Toujours à propos d'Apple, son arrivée dans la voiture autonome est annoncée comme une évidence. Le monde de l'automobile tremble, peut-on lire dans Le Figaro. Je peux vous dire que ce n'est pas vraiment le cas. Rappelons que pour le moment, à part quelques papiers parus dans la presse (dont Le Guardian, qui semble le mieux informé), et mis à part les déductions que l'on peut faire en raison des procès intentés par des firmes où des ingénieurs ont été débauchés, personne ne sait rien. La fascination des geeks et des médias pour Apple est telle que tout ce que la société entreprend est forcément géniââââl. On part du principe que la firme à la pomme va tout balayer sur son passage alors que les résultats de l'Apple Watch et d'Apple Music nous montrent au contraire que la magie n'opère peut-être plus. Et qu'un standard comme Apple Pay n'aura pas forcément le monopole. Le fait qu'Apple se soit renseigné sur les opportunités de faire des tests de conduite autonome sur une ancienne base navale alimente la machine à buzz. Les geeks espèrent secrètement que le sujet sera abordé lors du prochain keynote d'Apple le 9 septembre. Réfléchissons deux secondes. Dans l'hypothèse où en quelques mois, la firme de Cupertino aurait acquis suffisamment d'expertise pour faire une voiture de A à Z, comment sera-t-elle distribuée ? Dans les Apple Stores ? On va l'entretenir où ? Et faudra-t-il en changer tous les 18 mois pour ne pas se laisser gagner par l'obsolescence programmée ?

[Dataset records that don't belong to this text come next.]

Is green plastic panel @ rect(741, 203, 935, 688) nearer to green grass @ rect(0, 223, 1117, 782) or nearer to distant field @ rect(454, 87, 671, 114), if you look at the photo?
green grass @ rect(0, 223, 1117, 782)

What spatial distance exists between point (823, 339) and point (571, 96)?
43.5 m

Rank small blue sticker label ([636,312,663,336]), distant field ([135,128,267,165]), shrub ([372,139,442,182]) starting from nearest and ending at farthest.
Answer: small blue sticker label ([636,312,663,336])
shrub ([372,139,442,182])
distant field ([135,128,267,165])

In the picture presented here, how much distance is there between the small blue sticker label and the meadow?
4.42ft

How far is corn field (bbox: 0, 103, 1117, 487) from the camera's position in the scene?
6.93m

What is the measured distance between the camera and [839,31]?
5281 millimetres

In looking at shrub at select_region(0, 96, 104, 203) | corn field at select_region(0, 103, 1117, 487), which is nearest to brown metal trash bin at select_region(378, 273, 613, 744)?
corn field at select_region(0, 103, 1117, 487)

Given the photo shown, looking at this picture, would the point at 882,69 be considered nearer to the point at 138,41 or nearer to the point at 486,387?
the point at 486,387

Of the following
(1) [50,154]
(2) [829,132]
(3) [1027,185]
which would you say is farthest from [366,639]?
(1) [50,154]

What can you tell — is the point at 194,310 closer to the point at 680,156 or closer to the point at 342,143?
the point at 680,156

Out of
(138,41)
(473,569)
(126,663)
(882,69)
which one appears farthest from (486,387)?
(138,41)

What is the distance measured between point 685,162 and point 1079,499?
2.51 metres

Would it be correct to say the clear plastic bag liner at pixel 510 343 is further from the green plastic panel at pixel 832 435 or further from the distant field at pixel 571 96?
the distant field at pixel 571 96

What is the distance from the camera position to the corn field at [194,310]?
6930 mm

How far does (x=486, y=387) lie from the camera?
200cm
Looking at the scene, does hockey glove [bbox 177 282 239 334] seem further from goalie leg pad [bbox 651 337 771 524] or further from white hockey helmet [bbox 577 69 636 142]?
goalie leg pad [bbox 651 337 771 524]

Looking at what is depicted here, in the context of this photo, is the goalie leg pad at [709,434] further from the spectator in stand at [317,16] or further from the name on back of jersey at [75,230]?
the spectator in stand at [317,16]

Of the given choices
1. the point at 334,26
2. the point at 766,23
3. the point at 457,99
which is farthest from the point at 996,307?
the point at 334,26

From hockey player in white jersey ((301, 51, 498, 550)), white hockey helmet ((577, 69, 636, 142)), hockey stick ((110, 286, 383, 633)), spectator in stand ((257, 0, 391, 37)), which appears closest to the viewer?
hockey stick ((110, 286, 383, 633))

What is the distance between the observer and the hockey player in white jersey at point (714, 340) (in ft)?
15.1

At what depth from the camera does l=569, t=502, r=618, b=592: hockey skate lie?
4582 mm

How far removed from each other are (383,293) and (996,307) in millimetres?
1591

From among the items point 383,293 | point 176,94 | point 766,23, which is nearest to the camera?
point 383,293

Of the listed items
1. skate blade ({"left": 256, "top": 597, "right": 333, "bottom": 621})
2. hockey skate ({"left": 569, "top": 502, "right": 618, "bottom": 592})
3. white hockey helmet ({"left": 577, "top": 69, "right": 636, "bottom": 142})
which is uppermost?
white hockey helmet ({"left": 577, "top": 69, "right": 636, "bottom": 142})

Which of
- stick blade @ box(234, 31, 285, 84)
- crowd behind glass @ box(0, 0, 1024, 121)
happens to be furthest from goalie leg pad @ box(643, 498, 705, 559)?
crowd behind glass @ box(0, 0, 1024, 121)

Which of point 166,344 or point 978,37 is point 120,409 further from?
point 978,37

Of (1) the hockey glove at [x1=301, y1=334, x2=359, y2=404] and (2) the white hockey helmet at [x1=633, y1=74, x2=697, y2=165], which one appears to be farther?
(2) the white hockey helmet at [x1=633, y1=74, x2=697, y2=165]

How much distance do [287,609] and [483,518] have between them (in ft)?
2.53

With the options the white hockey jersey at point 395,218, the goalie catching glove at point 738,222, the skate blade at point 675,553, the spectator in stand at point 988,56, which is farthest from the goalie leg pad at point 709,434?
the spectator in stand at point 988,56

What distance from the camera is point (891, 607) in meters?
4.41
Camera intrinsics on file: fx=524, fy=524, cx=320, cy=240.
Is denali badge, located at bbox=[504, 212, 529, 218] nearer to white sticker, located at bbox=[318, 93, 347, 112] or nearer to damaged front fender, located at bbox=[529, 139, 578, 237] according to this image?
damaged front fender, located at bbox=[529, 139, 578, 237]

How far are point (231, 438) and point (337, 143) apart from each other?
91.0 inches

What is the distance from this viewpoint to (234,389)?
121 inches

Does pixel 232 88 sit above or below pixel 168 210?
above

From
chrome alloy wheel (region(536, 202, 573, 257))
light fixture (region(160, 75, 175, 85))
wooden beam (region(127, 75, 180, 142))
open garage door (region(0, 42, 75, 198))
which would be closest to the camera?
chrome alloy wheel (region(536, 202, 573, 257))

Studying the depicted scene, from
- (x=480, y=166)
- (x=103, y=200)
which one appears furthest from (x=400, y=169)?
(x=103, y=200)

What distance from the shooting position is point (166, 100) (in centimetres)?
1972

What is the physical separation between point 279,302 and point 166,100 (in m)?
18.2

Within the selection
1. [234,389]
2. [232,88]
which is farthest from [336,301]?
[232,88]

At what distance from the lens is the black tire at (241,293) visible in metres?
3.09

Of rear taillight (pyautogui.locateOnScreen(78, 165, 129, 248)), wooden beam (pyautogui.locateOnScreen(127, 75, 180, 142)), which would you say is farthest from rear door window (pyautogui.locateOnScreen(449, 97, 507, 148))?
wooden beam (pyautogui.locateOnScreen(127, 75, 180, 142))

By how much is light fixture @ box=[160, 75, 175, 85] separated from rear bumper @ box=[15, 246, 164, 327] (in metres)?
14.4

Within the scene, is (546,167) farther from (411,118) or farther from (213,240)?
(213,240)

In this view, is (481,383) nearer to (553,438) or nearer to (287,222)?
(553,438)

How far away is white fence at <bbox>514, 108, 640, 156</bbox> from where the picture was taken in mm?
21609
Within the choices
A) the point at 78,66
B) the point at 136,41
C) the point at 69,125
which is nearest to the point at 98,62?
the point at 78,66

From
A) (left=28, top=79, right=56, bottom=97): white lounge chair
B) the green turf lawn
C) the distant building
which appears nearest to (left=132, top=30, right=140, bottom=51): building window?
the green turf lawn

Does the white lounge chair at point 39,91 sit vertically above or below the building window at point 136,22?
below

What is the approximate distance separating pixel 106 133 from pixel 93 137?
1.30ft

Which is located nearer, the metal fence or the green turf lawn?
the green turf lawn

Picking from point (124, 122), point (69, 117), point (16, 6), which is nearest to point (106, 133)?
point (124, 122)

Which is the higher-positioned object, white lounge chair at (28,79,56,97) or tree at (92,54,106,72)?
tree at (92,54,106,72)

Mais, au fait, que font ces grosses fainéasses de constructeurs automobiles ? Simple. Ils travaillent sur le sujet depuis les années 80. A Paris, une Mercedes autonome a même parcouru un millier de km en 1994. C'était lors du bilan du programme Prometheus en 1994. Pour son retour en France, en octobre prochain à Bordeaux, cet événement sera l'occasion d'organiser des démos sur route ouverte avec des véhicules équipés par Valeo, VEDECOM, AKKA et Navya. Et les pouvoirs publics (Europe, gouvernement français) aborderont la question de la légalisation de la délégation de conduite.

Sinon, la conduite automatisée dans les bouchons est déjà une réalité chez Audi, BMW, Mercedes, Volkswagen et Volvo.
Voir la vidéo de la Passat.
Cette fonction arrive dès l'année prochaine chez Renault-Nissan (2018 pour PSA). Chez Audi, où une RS7 autonome va déjà plus vite sur circuit qu'un pilote, la prochaine A8 sera dès 2017 une quasi-voiture autonome. En vérité, à partir de maintenant et jusqu'à 2020, les annonces vont se multiplier chez les constructeurs, qui bénéficient de l'expertise incontournable des équipementiers. Sans Bosch, Continental et osons le dire Valeo, il ne pourrait pas se passer grand chose. Même chez Apple et Google d'ailleurs.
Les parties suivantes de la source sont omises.